Gedung ini sebenarnya milik TNI dan diserahkan untuk dikelola oleh pihak swasta tahun 1998. Saat itu Belanda lebih lama menduduki Indonesia dan dibangunlah benteng pertahanan ini ungkap lik Anto kepada saya.
Nah Pada tahun 2000 benteng ini direnovasi. Dibangun dunia rekreasi anak, gedung pertemuan, dan hotel untuk melengkapi sarana yang ada. Dari pihak TNI tidak memperbolehkan untuk mengubah bentuk, dan kamar hotel tersebut dahulunya memang barak tentara.
Secara keseluruhan, hotel yang terdapat di benteng Belanda ini tidaklah dibuka untuk umum, melainkan pada momen tertentu saja. Sasarannya memang lebih kepada rombongan. Bidikan kami menuju pada LSM, bahkan World Bank pun sempat mengadakan seminar di benteng ini. Benteng ini sering digunakan untuk diklat, dan untuk acara wedding juga bisa lakukan di gedung pertemuan.
Namun saya juga pernah menginap di hotel ini pada saat itu momennya lagi perpisahan sekolah tour GOMGONG-WONOSOBO saat saya duduk di kelas 3 SMIP, jadi wisata kali ini yang ke dua bagi saya hehee...
Ternyata tak seperti yang saya bayangkan berwisata ke benteng tua yang menyeramkan, benteng yang di bangun pada tahun 1818 ini mempunyai luas 3.606 meter persegi dengan tinggi 9,67 meter sebagai pertahanan bangsa Belanda pada zaman penjajahan dahulu. Ternyata sangat bersahat dengan dunia anak. Bayangkan saja di bangunan yang tua ini terdapat rekreasi anak, kolam renang sampai dengan hotel.

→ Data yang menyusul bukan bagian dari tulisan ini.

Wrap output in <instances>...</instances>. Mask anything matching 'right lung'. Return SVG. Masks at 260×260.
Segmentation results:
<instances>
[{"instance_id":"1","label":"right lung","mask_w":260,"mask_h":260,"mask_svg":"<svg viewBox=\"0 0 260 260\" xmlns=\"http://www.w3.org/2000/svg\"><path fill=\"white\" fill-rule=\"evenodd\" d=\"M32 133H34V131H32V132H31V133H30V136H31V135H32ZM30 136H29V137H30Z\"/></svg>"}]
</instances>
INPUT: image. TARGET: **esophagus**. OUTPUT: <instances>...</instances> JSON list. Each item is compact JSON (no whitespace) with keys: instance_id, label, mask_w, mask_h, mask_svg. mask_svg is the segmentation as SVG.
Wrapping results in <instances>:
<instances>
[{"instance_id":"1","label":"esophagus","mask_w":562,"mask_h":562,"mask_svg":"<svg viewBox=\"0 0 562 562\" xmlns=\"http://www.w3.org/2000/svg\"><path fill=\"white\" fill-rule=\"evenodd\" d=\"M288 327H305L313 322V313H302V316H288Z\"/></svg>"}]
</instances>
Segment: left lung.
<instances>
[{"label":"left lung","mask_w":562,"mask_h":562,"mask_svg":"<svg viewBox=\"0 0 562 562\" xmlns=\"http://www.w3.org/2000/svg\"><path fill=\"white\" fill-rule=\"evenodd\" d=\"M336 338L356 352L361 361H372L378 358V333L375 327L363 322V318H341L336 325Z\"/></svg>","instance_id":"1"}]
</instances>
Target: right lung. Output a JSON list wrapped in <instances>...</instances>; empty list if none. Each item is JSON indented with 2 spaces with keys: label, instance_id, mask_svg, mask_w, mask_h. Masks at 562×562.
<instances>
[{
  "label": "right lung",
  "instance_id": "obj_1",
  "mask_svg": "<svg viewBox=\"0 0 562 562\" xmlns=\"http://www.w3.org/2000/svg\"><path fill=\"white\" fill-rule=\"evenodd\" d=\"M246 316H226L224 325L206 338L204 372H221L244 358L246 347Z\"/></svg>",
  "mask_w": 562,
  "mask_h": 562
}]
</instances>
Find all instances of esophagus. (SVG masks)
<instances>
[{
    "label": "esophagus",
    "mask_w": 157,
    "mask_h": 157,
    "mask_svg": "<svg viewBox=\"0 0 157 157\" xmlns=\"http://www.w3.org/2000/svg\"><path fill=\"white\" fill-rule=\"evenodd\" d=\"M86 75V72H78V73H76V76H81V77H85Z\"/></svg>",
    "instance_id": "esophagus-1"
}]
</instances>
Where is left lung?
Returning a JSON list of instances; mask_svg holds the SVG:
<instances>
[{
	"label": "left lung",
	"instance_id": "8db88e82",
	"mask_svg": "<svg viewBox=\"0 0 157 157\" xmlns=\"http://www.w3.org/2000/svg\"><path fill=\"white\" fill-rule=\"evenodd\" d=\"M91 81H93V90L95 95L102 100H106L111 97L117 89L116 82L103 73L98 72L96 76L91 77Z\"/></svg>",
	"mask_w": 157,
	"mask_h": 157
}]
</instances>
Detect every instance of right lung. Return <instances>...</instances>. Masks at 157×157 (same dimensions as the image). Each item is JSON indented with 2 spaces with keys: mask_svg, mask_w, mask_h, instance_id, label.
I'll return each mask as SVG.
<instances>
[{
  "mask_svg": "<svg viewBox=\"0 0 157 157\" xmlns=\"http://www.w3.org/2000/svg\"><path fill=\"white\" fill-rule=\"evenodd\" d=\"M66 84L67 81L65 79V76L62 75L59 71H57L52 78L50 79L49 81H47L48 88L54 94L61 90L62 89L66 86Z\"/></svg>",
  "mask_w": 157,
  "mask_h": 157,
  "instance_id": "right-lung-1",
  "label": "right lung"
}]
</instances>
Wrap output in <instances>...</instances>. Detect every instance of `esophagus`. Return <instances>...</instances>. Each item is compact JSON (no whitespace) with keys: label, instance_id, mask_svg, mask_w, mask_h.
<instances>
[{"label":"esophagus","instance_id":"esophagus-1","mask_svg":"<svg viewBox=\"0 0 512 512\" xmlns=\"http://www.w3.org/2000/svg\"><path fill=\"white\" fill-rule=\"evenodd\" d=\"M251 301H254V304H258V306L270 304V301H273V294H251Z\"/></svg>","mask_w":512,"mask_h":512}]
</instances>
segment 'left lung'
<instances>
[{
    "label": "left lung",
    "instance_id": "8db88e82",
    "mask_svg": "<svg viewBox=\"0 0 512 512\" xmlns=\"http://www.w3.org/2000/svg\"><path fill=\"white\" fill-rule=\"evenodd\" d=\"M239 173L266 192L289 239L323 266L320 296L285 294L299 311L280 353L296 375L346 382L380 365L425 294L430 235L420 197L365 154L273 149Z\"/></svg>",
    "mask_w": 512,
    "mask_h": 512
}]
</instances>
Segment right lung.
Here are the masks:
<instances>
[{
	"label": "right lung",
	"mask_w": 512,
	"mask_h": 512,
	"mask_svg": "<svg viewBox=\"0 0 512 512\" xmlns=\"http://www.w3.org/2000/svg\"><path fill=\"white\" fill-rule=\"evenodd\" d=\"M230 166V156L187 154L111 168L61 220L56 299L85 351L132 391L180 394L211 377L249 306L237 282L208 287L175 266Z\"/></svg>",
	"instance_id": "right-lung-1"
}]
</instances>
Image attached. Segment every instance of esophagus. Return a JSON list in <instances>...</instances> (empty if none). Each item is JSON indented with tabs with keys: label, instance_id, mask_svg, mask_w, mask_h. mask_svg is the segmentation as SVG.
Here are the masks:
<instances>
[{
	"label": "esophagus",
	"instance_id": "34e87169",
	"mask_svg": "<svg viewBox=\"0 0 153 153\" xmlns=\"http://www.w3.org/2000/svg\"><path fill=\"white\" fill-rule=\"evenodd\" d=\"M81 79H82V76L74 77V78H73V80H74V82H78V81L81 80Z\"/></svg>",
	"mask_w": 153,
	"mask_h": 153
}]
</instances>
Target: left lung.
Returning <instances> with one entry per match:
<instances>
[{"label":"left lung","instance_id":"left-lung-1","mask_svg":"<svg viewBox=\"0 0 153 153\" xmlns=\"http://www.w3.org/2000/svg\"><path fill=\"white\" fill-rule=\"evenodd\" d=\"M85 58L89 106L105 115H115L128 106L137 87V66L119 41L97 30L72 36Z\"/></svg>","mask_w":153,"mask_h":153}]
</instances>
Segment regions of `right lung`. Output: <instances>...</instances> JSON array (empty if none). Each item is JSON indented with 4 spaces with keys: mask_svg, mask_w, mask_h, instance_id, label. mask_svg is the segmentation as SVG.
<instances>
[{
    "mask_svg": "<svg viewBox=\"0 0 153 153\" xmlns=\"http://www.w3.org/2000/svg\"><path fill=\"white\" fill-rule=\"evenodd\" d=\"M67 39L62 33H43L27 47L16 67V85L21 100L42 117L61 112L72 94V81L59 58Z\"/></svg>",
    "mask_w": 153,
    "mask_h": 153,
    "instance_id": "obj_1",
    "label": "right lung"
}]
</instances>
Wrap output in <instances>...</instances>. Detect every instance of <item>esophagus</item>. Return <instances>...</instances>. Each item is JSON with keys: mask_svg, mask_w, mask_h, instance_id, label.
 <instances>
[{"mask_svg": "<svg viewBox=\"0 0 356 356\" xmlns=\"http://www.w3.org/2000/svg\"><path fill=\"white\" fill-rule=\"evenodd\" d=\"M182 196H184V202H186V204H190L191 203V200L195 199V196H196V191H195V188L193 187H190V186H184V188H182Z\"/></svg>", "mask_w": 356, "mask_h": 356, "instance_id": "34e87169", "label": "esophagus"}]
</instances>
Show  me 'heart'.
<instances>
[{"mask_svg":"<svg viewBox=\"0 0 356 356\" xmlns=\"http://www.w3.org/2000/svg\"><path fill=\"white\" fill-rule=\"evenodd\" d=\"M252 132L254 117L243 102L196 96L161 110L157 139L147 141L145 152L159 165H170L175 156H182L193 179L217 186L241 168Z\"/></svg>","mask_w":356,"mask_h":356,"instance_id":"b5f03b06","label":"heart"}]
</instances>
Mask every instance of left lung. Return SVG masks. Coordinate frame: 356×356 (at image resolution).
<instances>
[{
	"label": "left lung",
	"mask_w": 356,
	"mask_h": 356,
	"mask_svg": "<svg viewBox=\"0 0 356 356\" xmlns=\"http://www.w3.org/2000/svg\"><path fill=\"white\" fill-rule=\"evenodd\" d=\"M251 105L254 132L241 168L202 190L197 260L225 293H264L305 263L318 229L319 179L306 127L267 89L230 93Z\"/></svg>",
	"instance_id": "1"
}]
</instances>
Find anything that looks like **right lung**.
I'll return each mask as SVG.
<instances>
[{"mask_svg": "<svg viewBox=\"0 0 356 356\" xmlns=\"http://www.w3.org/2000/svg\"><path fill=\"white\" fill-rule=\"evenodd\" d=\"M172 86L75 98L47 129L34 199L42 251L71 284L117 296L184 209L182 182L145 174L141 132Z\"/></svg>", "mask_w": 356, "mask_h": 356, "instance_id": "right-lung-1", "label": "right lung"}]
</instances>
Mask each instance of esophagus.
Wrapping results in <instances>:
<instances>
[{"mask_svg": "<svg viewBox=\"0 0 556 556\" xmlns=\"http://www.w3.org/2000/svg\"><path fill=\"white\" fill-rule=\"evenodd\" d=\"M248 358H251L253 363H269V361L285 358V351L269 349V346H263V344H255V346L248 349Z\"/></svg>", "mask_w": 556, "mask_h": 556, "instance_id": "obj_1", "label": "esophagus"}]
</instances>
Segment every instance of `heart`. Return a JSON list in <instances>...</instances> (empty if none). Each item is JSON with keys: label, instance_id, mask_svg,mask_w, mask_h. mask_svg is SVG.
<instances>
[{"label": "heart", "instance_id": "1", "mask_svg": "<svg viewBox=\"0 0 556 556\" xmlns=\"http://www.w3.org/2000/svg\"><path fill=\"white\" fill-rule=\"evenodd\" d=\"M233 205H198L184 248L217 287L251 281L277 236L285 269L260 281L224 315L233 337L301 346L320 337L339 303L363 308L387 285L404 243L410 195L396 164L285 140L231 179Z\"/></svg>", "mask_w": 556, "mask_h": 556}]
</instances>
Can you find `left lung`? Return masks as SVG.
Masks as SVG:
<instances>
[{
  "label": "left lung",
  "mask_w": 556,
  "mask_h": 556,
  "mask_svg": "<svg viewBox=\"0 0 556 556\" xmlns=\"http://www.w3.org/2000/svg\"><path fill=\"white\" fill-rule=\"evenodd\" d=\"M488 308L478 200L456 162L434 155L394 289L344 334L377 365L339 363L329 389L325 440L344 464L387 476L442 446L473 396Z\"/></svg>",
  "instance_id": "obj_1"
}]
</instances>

Fasilitas yang ditawarkan di tempat ini terbilang lengkap untuk kota sekelas kebumen. Seperti kereta yang berada di atas benteng, kereta kencana, kereta mini, kereta listrik, perahu dayung, jet putar, komedi putar, mobil-mobilan anak, hingga kolam renang untuk anak pun tersedia di tempat ini. Seolah-olah kita tidak sedang berwisata di Benteng tua, melainkan seperti berwisata di Ancol yang terdapat Dufan, Gelanggang Samudra, Samudra Atelantis dan Hotel haa..haaaa....
Berbagai acara menarik pun kerap diselenggarakan di area benteng Belanda ini, di antaranya pesta kembang api menyambut Tahun Baru atau live music selama 7 hari, 7 malam dalam rangka menyambut momen Idul Fitri.
Untuk menikmati sebuah catatan perjalanan sejarah di Benteng Van Der Wijck, kaian cukup membayar Rp 4.000 pada weekday dan Rp 5.000 di hari libur. Tapi itu belum termaksud jika kalian ingin naik permainan yang ada di dalam benteng atau pun masuk ke kolam renang.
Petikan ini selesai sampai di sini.